#### Selected passage:
Build Trace Analysis
Simple, fast tools for analyzing Clang -ftime-trace build performance data.
Overview
This directory provides straightforward Python tools for analyzing the JSON trace files generated during compilation with -ftime-trace. The focus is on simplicity and speed - no caching, no complexity, just fast parallel I/O and pandas DataFrames.
Key principle: Fresh analysis every time is faster and simpler than managing caches.
Quick Start
# Analyze all trace files in a directory
cd script/analyze_build/examples
python analyze_build.py ../../build-trace
# Analyze a single file
python analyze_file.py ../../build-trace/some_file.json
Installation
Install required Python packages:
pip install pandas orjson tqdm
Performance Note: orjson provides a 1.65x speedup in JSON parsing. The parser automatically uses it if available, otherwise falls back to the standard library.

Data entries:
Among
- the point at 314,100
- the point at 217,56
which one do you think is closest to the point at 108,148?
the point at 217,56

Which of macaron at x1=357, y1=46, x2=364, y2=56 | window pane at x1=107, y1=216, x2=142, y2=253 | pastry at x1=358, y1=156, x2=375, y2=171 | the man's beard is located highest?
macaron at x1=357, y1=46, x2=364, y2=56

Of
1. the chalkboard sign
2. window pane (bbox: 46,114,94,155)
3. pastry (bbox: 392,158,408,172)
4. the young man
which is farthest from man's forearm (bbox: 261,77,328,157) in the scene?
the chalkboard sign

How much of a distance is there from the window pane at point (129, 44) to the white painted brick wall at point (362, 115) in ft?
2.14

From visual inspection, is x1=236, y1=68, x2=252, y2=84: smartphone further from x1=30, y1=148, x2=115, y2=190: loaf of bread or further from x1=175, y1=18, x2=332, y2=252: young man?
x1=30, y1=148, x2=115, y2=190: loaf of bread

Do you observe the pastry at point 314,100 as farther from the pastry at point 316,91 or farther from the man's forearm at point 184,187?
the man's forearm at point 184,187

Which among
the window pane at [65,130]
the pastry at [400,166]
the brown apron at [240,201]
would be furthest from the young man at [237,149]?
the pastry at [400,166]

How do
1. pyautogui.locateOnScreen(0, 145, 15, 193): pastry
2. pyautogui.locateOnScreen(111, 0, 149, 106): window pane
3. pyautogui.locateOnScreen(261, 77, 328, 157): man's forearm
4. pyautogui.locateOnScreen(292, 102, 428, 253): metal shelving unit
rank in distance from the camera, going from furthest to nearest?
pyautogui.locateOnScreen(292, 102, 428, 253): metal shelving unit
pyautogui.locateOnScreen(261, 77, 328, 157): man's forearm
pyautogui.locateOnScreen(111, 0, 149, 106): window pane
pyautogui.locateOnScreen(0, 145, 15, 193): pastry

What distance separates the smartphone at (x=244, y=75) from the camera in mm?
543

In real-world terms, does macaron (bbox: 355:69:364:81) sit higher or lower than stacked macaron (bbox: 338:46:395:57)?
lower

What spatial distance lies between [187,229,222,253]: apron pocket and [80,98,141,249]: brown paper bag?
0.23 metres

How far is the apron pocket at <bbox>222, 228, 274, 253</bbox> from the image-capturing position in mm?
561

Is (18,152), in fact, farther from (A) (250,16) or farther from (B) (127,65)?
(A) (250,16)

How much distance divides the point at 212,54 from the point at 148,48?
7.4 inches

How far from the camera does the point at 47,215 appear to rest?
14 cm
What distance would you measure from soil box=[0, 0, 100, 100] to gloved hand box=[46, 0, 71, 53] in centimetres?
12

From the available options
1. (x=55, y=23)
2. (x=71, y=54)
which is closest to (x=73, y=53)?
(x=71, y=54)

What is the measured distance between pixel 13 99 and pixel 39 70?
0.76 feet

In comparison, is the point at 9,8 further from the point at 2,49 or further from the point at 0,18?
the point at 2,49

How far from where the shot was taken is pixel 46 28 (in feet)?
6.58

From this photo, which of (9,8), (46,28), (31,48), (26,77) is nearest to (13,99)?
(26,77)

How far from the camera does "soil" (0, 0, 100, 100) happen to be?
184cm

#### Actions to take:
[1] Using the Build Trace Analysis text, decide whether each statement agrees with it, and support each yes or no with the deciding words quoted from the text: (a) The tools cache results between runs. (b) Using orjson speeds up JSON parsing by 1.65x. (c) The parser cannot run unless orjson is installed.
[2] Update the part of the Build Trace Analysis text from "Build Trace Analysis" to "and pandas DataFrames." by writing it out with "straightforward" changed to "lightweight".
[3] According to the Build Trace Analysis text, which Python packages does the installation require?
Rely only on the Build Trace Analysis text when responding.

#### Task-by-task outputs:
[1]
(a) No: "no caching, no complexity"
(b) Yes: "orjson provides a 1.65x speedup in JSON parsing"
(c) No: "otherwise falls back to the standard library"

[2]
Build Trace Analysis
Simple, fast tools for analyzing Clang -ftime-trace build performance data.
Overview
This directory provides lightweight Python tools for analyzing the JSON trace files generated during compilation with -ftime-trace. The focus is on simplicity and speed - no caching, no complexity, just fast parallel I/O and pandas DataFrames.

[3] pandas, orjson, and tqdm